Hooray for Tom McCourt and Mark Hendrickson for their articles in May 18 Sun Advocate. They are right on, except there was no good cop - only bad cop and not so bad cop. Big spender and bigger spender. Big spending Republican and bigger spending Democrat.
Economist John Maynard Keynes (Keynesian economics) believed that governments could and should spend money they don't have to affect and regulate business cycles with fiscal policy. And he believed there were no serious disadvantages to that policy.
There is a pool of goods and services that we all live on, including food, clothing, shelter, investments, everything. (the G&S Pool). Let's assume that the value of that pool is $1 million and that there is $1 million available to buy those goods and services. Certainly we all realize that all money gets spent and a whole lot more in the form of debt. So the price of the goods and services that we use is the sum of all the available money plus the available debt spent on those goods and services. Since all money gets spent, what happens to the price of G&S pool if we, say, double the amount of money available to purchase the G&S pool, from let's say, $1 million to $2 million? Remember, all money gets spent - on what? On the G&S Pool. So then over time that price of the G&S pool doubles. That is called inflation. All the money chases the all the G&S in the pool.
Now I realize the this is an over simplication of an extremely complicated issue, but this an article not a book. Two of the ways to rein in the too much money chasing too few goods and services is through higher taxes and higher interest rates charged by the bankers who print the money and loan it out (the Fed.). If the flood of money is not too fast, the taxes and interest rates can reabsorb that floating money and inflation can be kept under some sort of control. However, if the flood of money is too great, inflation can skyrocket, as we saw in Germany in World War II when people had to rush to the store on payday with wheel barrows full of currency to spend it before it devalued again. That has happened in many countries around the world. Romania, for example, recently revalued their money by knocking three zeros off the of each monetary note to counteract previous monetary irresponsibility. Consequently 10 thousand Lei became 10 Lei. (Both were roughly $3) That is a third method of compensating for massive inflation. Sounds simple enough, unless you had 10,000 Lei in the bank which became 10 Lei the next day.
Our Democratically controlled legislative and executive branches have taken steps that will necessarily cause inflation. They have borrowed trillions of dollars that will be spent into the economy - and on what? On the G&S pool that we all live on, unless of course, some people in Washington do some serious skimming from the top of the money supply, which may be happening. (In Las Vegas skimming is illegal, but in Washington the fox is guarding the hen house and refuses to give an accounting of where the money went.)

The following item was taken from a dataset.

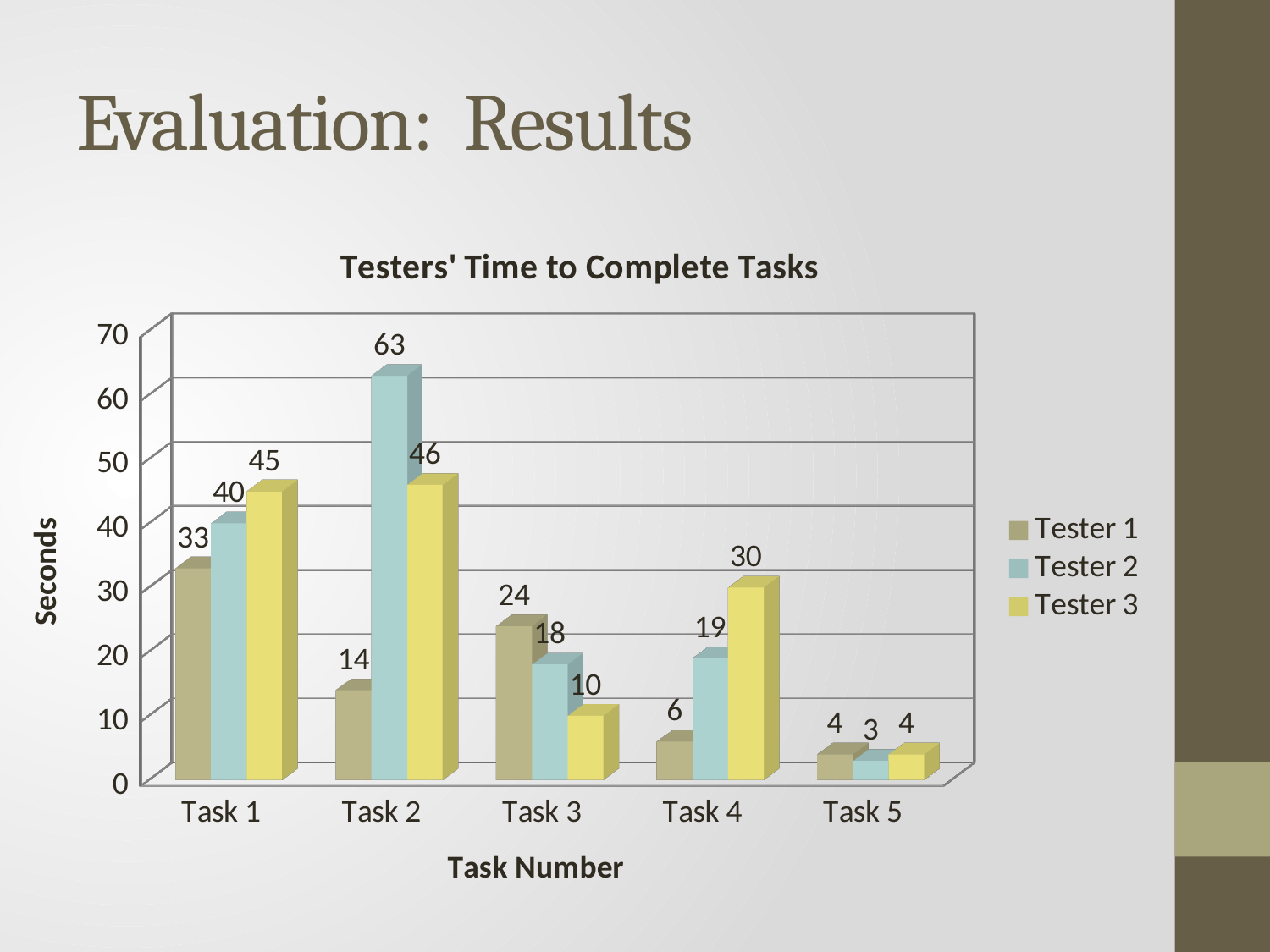
What is the difference between Tester 3 and Tester 1 on Task 2? 32 How many series does the legend list? 3 What kind of chart is shown on the slide? Bar chart Which task has the highest value for Tester 2? Task 2 Which is larger on Task 3: Tester 1 or Tester 2? Tester 1 What is the value for Tester 3 on Task 4? 30 What is the value for Tester 1 on Task 3? 24 What is the value for Tester 2 on Task 2? 63 How many tasks are shown on the x axis? 5 Is the value for Tester 2 on Task 1 greater or less than 30? greater Which task has the lowest value for Tester 1? Task 5 What is the title of the chart? Testers' Time to Complete Tasks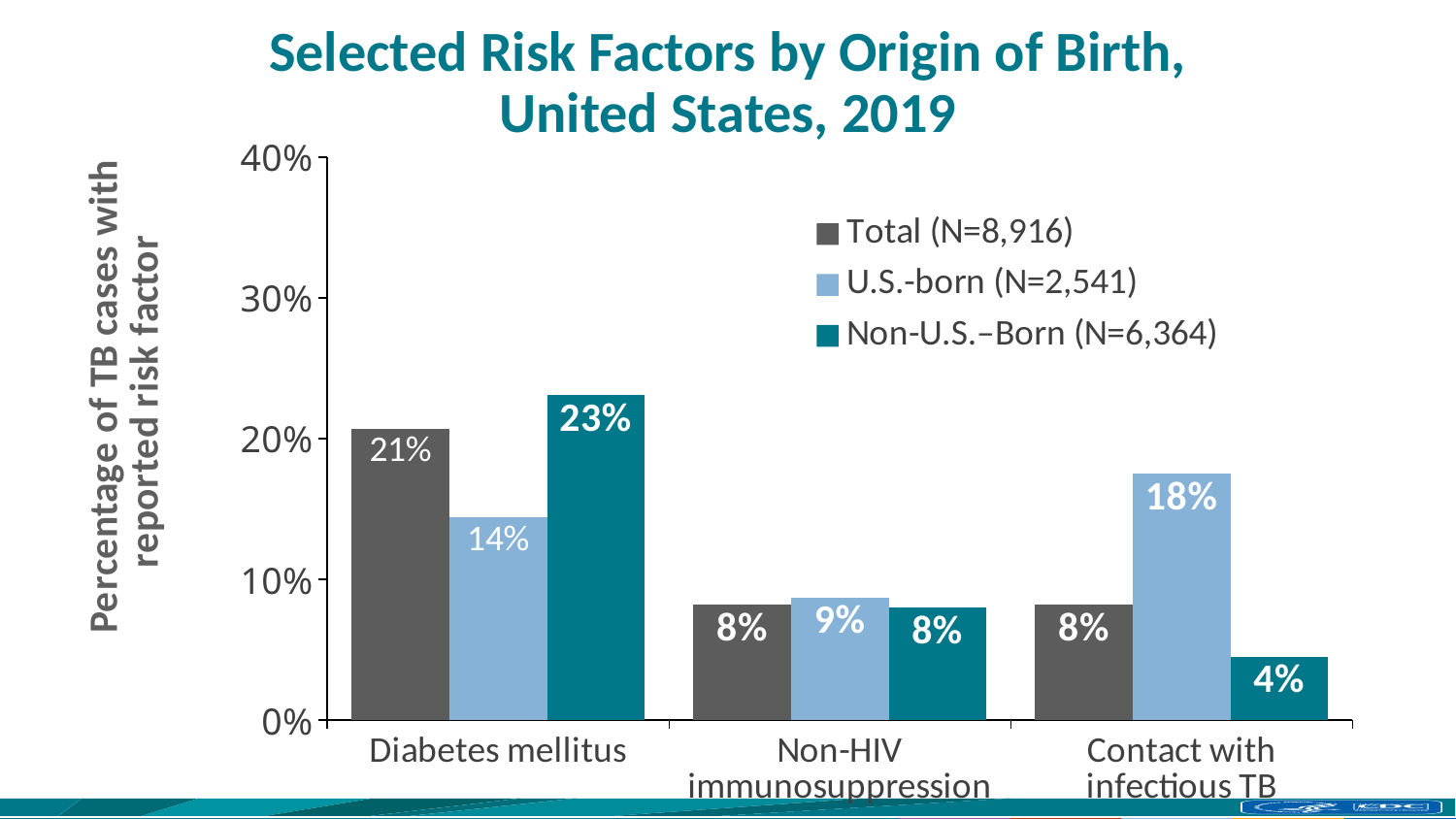
What is the difference between the U.S.-born and Non-U.S.–Born values for Contact with infectious TB? 14% Which risk factor has the highest Total value? Diabetes mellitus What is the value for U.S.-born for Contact with infectious TB? 18% What kind of chart is shown on the slide? Bar chart How many series does the legend list? 3 What is the value for Non-U.S.–Born for Diabetes mellitus? 23% What is the difference between the Non-U.S.–Born and U.S.-born values for Diabetes mellitus? 9% How many risk factor categories are shown on the x axis? 3 Which risk factor has the lowest Non-U.S.–Born value? Contact with infectious TB For Contact with infectious TB, which is larger: the U.S.-born value or the Non-U.S.–Born value? U.S.-born Is the Total value for Diabetes mellitus greater or less than 20%? greater What is the Total value for Non-HIV immunosuppression? 8%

Therefore, Americans are in for some serious trouble unless we stop the spending in Washington. If you are on welfare or getting some kind of government handout, you are not safe either.How far is your check going to go if the prices double or triple? For example, what will you do if gasoline goes to $7.00 or $8.00 per gallon? All Americans must become financially responsible. You cannot spend what you don't have without consequences. The time lag may hide them for a while, but they are still there - waiting.